Quantitative analyses of age-specific death rates, transmissibility, and dissemination patterns of the 1918 influenza pandemic in the United States (1,2), Mexico (3), Peru (4), Japan (5), Europe (6,7), Taiwan (8), and Singapore (9) have shed light on the epidemiology of the most devastating pandemic in recent history (10). These studies revealed the pandemic’s unusual severity in young adults, occurrence in multiple waves, and higher transmission potential than that of seasonal epidemics (11). However, quantitative historical studies remain scarce for Latin America, Africa, and Asia, where our understanding of influenza disease patterns remains particularly weak.

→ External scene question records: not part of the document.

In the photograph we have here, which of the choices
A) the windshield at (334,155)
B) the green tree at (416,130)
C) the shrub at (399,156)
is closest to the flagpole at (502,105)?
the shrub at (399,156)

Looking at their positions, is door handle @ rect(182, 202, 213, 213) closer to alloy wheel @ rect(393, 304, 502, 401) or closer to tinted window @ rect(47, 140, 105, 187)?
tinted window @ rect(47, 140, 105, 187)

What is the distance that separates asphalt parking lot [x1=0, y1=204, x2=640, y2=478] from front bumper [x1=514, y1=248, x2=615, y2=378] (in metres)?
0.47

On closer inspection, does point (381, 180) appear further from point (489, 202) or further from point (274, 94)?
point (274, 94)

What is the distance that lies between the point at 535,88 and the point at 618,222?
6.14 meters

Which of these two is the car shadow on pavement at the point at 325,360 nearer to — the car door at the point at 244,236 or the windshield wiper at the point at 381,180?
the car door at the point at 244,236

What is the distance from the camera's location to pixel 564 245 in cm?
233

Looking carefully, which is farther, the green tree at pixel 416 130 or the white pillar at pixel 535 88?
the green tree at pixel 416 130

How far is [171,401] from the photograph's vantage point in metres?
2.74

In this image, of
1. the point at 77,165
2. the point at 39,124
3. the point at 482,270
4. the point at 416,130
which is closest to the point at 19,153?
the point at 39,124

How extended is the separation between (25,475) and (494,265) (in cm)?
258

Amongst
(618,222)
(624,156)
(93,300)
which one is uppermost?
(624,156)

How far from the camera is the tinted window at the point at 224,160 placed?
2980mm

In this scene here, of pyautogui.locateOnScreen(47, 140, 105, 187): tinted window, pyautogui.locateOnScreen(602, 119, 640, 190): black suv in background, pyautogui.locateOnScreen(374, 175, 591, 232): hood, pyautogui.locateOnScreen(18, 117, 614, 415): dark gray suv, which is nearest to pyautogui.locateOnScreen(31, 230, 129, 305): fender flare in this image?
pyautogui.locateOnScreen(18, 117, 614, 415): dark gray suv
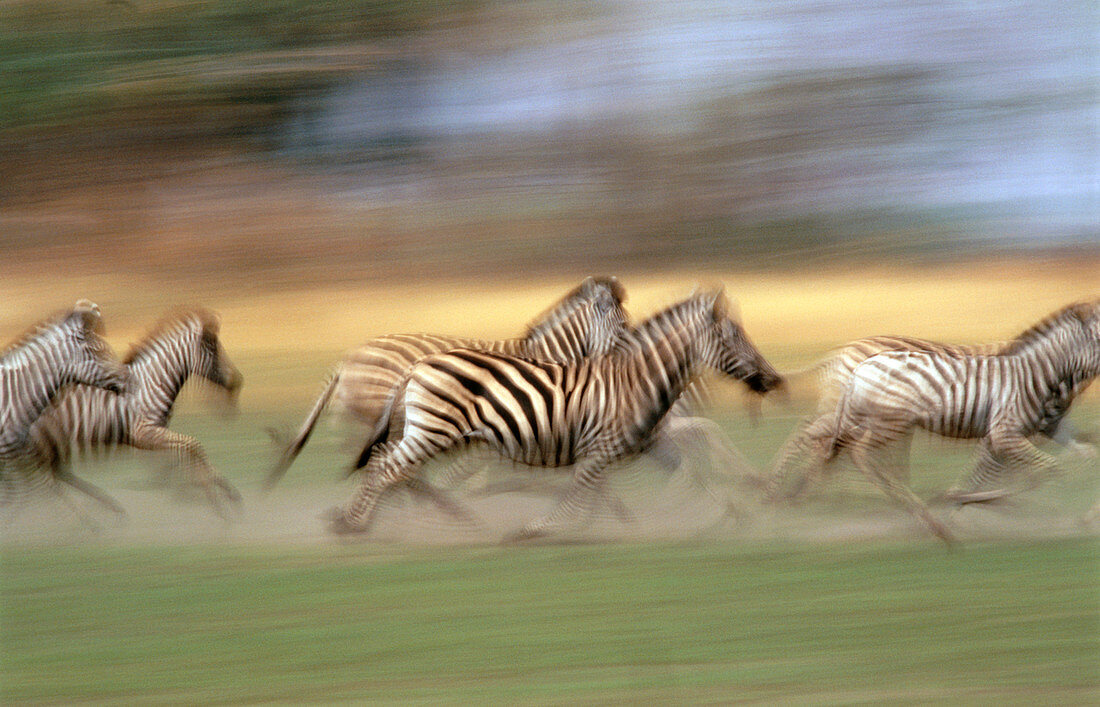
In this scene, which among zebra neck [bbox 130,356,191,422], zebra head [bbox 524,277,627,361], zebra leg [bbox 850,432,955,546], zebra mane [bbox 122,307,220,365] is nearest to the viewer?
zebra leg [bbox 850,432,955,546]

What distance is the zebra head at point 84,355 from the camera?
5004mm

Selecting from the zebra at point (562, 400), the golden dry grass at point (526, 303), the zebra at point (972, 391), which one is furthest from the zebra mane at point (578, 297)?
the golden dry grass at point (526, 303)

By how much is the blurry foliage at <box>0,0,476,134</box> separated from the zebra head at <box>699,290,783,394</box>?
859 centimetres

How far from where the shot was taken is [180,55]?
1262cm

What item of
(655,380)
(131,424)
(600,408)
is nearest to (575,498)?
(600,408)

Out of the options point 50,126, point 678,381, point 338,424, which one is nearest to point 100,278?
point 50,126

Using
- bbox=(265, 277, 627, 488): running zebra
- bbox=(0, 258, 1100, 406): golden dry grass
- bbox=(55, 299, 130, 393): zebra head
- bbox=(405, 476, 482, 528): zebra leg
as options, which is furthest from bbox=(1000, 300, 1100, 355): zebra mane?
bbox=(0, 258, 1100, 406): golden dry grass

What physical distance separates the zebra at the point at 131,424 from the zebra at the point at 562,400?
85 cm

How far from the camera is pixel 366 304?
40.2 feet

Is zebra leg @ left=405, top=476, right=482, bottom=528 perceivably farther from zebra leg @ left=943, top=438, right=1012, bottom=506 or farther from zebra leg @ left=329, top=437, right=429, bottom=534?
zebra leg @ left=943, top=438, right=1012, bottom=506

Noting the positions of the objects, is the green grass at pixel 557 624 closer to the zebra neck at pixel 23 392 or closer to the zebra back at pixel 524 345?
the zebra neck at pixel 23 392

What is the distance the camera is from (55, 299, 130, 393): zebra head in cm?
500

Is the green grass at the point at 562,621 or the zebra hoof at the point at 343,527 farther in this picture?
the zebra hoof at the point at 343,527

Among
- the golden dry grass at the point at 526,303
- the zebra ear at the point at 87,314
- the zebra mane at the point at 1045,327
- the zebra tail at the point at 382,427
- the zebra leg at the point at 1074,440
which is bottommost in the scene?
the golden dry grass at the point at 526,303
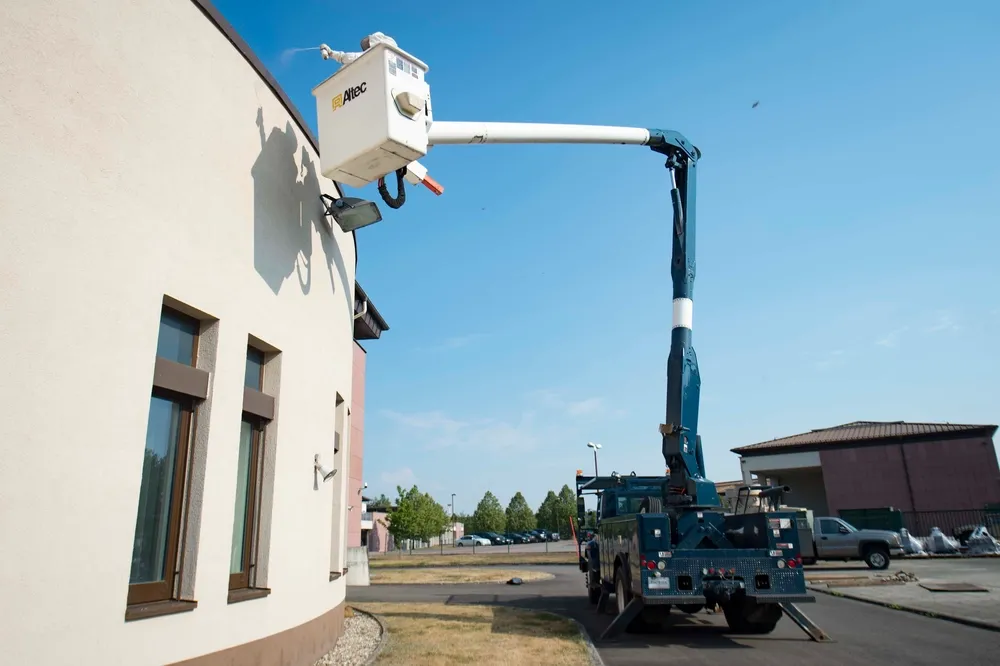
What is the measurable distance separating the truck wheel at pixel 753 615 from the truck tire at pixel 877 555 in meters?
15.6

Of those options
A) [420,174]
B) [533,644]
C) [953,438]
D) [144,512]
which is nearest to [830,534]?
[953,438]

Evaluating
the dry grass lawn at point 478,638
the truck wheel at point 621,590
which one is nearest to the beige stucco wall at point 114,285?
the dry grass lawn at point 478,638

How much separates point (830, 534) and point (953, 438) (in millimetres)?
16310

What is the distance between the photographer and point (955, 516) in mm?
33125

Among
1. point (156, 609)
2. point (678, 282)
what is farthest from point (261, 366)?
point (678, 282)

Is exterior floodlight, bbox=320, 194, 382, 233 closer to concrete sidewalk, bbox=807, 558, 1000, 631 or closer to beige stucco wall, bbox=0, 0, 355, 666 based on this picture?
beige stucco wall, bbox=0, 0, 355, 666

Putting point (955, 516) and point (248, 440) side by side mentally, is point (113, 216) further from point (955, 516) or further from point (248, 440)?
point (955, 516)

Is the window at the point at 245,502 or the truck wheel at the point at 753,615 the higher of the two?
the window at the point at 245,502

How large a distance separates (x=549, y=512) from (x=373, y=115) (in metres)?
94.4

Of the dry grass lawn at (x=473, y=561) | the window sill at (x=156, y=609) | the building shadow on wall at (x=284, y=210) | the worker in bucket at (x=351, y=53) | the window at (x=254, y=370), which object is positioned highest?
the worker in bucket at (x=351, y=53)

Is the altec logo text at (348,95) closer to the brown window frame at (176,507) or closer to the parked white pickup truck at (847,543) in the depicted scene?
the brown window frame at (176,507)

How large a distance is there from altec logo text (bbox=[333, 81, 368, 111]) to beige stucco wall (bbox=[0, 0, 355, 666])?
73 cm

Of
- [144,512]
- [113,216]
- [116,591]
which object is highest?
[113,216]

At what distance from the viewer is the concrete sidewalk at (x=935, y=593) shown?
11.5 m
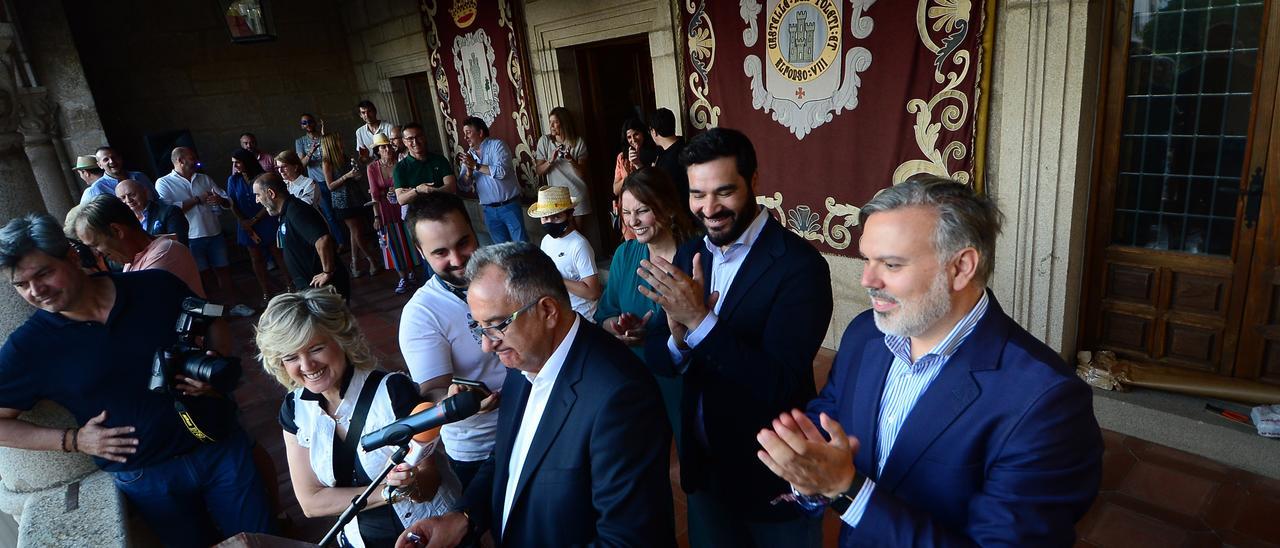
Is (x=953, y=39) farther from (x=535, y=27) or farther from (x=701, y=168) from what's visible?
(x=535, y=27)

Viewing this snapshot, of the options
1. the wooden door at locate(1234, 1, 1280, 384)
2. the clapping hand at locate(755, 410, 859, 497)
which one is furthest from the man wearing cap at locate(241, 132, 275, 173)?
the wooden door at locate(1234, 1, 1280, 384)

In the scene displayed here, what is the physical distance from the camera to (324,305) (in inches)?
80.7

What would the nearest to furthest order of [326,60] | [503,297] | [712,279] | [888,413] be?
[888,413] → [503,297] → [712,279] → [326,60]

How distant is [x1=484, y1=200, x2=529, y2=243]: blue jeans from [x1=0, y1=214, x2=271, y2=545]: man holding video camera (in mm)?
4083

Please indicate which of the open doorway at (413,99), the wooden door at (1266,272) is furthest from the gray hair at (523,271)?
the open doorway at (413,99)

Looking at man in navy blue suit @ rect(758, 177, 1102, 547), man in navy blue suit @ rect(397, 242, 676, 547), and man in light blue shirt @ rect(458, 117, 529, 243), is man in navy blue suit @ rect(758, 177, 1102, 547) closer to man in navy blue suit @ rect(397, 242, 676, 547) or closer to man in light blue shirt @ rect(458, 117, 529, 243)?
man in navy blue suit @ rect(397, 242, 676, 547)

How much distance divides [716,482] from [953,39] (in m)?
2.87

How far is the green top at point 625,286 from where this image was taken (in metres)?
2.54

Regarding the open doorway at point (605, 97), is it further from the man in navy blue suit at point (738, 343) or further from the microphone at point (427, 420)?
the microphone at point (427, 420)

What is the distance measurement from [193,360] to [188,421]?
0.91 ft

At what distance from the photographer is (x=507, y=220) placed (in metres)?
6.73

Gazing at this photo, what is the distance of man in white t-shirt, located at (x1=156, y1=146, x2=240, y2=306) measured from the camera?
6472mm

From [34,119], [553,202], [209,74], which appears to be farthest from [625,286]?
[209,74]

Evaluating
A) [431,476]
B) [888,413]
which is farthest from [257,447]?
[888,413]
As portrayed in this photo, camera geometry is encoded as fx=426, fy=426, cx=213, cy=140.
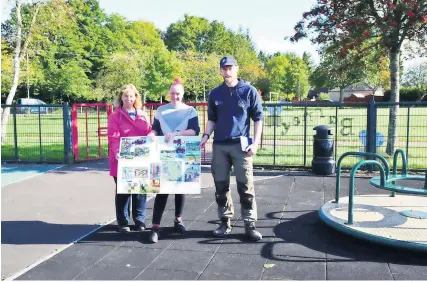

The emergence of the pandemic influenza A (H1N1) 2009 virus in Mexico (12,13) reinforced the need to understand the epidemiology of past pandemics in the Americas to inform preparedness plans. We therefore analyzed death patterns for the 1918 influenza pandemic in Boyacá, a rural area in central Colombia, where influenza seasonality is less defined than in temperate regions (14). By using archival records, we quantified the age-specific excess-death rates and transmission potential of the 1918–19 pandemic in Boyacá and compared these findings with those reported for other locations, especially Mexico City, Mexico.